Но вот и ручей, валуны и шумная вода, которую, если разбежаться, то можно перепрыгнуть, но вряд ли можно удержаться на скользких от снега берегах и тонким льдом обледенелых камнях. И навигатор, лежащий рядом, на снегу. Кажется, он шевельнулся, почувствовал ее присутствие, ее горячее, усталое дыхание? Навигатор был потяжелее, но она столкнула его без особых усилий — мгновение опасности придало сил, а сказочник легче, но его пришлось довольно долго тащить.
— Брось его в воду, — снова еле-еле промямлил совсем еще недавно сильный и уверенный в себе навигатор, — пусть она унесет его, подальше отсюда и от нас.
— Будет ли она нежной для него? — с непонятной, внутренней для себя и предназначенной для другого человека надеждой, даже тревогой усомнилась она, и опять же упершись в камни руками, а в тело ногами, столкнула сказочника в быстрый и шумный поток.
Ничего не ответил на это беспомощный сейчас навигатор — видно пули неслабо покорежили ему бронекостюм, да и его самого в нем, не расслышал вопроса или просто не захотел говорить. Или не смог, или притворился, что не может.
Всплеск, шум, блики, ледяная прозрачность… и она или вспомнила, или увидела свой собственный сон:
Опять же склон, но на этот раз пологий и ровный, поросший густой, зеленой, весенней и от этого еще невысокой травой, мягкой, но влажной и скользкой — потому что весна, а рядом широко и бурно разлитая река. Река бурлит опасною водой, но все же она зажата в берегах, и мелкие, невидимые брызги рвущейся свободою воды влагою и холодным запахом долетают до лица. Спуск к воде ровный, пологий, зеленый, но почему-то страшно, и ясно, что нужно идти. Солнечно, а вокруг изогнутые ветрами и непогодой березы. Прямо на спуске — свежие спилы в невысокой и удобной для шага траве, у самой земли — это убраны неосторожно выросшие на ее пути деревья. От них остались только светлые спилы, не пни, чуть выше едва проросшей травы, и выходит — ничто не мешает движению к бурной весенней реке.
Река бурлит, в ней нет волн, а только с огромной силой скрученные струи и водовороты, и сама эта река, и вода в ней — как будто гигантский экран, а брызги величиною в мяч, а молодые светлые листья подтопленных весной деревьев почти что с человека.
Она у воды, и от нее уже не только шум и запах, но и холодные брызги. Она у самой воды, струи неправдоподобно велики и завораживающе опасны, брызги на лице и волосах, и скользкая трава, и желание шага по самому краю влажного, ненадежного, весеннего берега… и преодоление опасного желания или уже преодоление опасности сделанного шага? Струи, брызги, водовороты…

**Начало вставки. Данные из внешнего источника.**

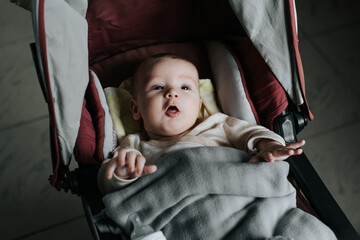 Obraz na płótnie Canvas Funny newborn Caucasian baby boy lying in a stroller indoors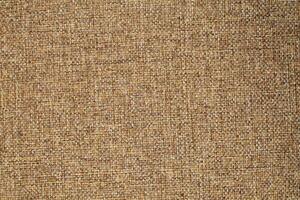 Natural Linen Material Textile Canvas Fabric Texture Background Close-up Detail of Fabric Natural Color Hemp Material Pattern Design Wallpaper. Can be Used as Background or For Graphic Design photo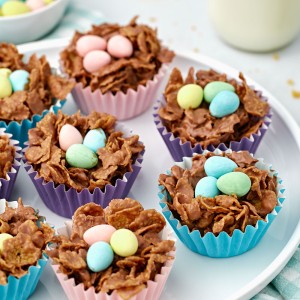 Chocolate Egg Nests made with cornflakes are the perfect Easter treat! This an easy, no-bake Easter dessert idea that kids can help make.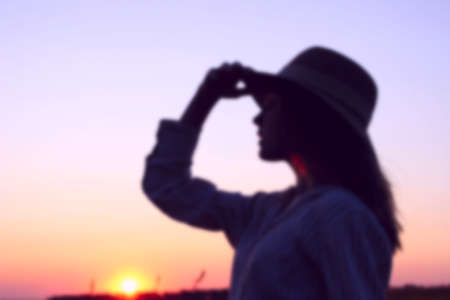 Blurry silhouette of teenage girl wearing a sun hat and looking to the left, close up portait, space for text. Female portrait, sunset background, cropped shot. People, travel concept.の写真素材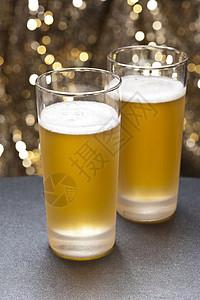 在色彩多彩的背景面前的杯子庆典酒精黄色奢侈酒吧啤酒杯酒馆味道餐厅泡沫图片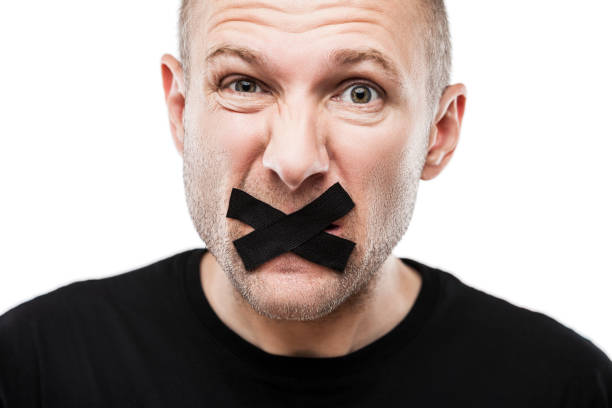 Scared adult man adhesive tape closed mouth stock photo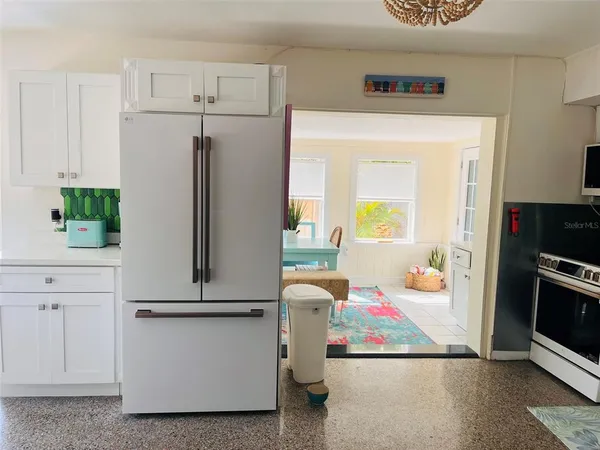 a room with refrigerator and washer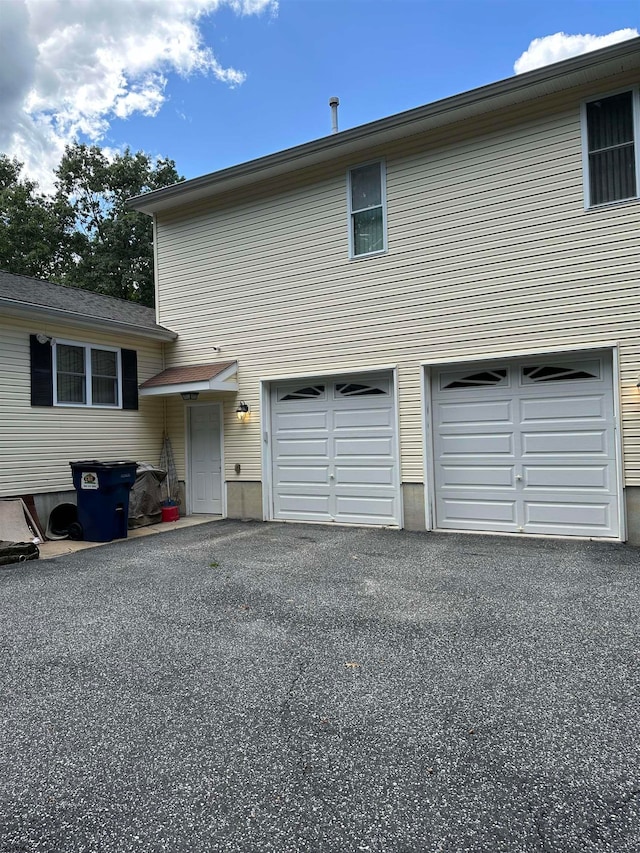 exterior space with a garage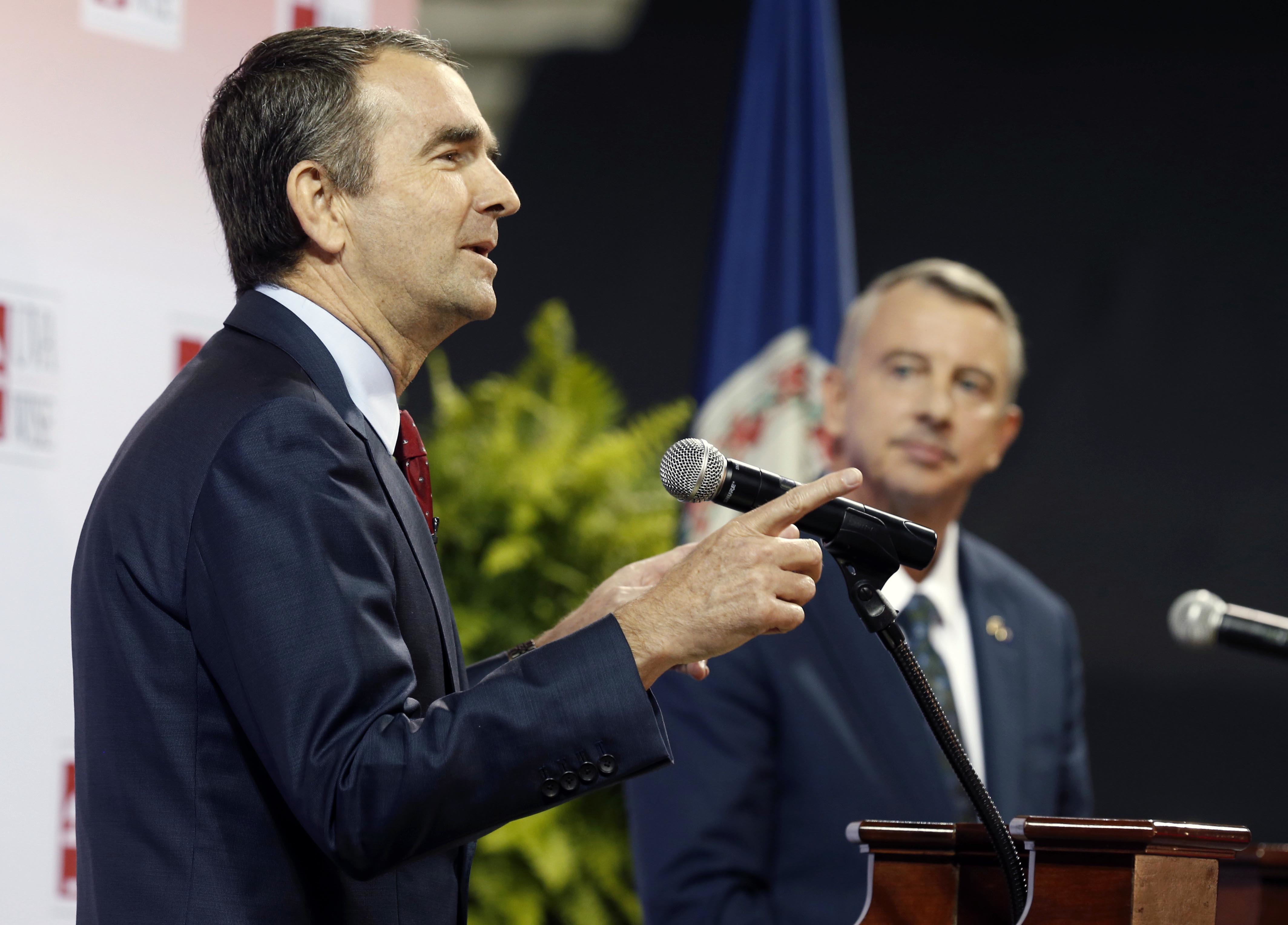 Democratic candidate for governor, Lt. Gov. Ralph Northam, left, gestures during a debate with Republican challenger Ed Gillespie at the University of Virginia-Wise in Wise, Va., Monday, Oct. 9, 2017. CREDIT: AP Photo/Steve Helber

Однажды в детстве, которое прошло давно, но еще не забылось, она, счастливая жительница Территорий, дочь внешне законопослушных родителей, играя в поросших мхом и травой развалинах древней, береговой батареи, что в незапамятные времена защищала их фьорд от врагов, или фьорд врагов от них, нашла в этих старых каменных плитах непонятный предмет — полоску проржавевшей темной стали. Это был меч, древнее оружие, древнее, чем обросший мхом, но все еще крепкий фундамент батареи, на котором когда-то стояли мощные дружеские, а может и вражеские пушки.
Такие находки были редки, за него давали хорошую цену, но она, выбрав археологию как сопутствующий, а затем и основной предмет, оставила его у себя и со временем сама смогла работать с ним — всеобщий к находке интерес и несложные технологии вполне позволили справиться с этим. А вскоре появился еще один раритет — отцовский трофей, книга, написанная неизвестным представителем вымирающего вида. Так, случайно, она и приобщилась к странному и почти тайному сообществу коллекционеров, собирателей древностей, своеобразных людей, впрочем, вполне сносно живущих на обширных пространствах Благословенных Территорий и время от времени заглядывающих в различные по форме, но одинаковые по сути Приграничья.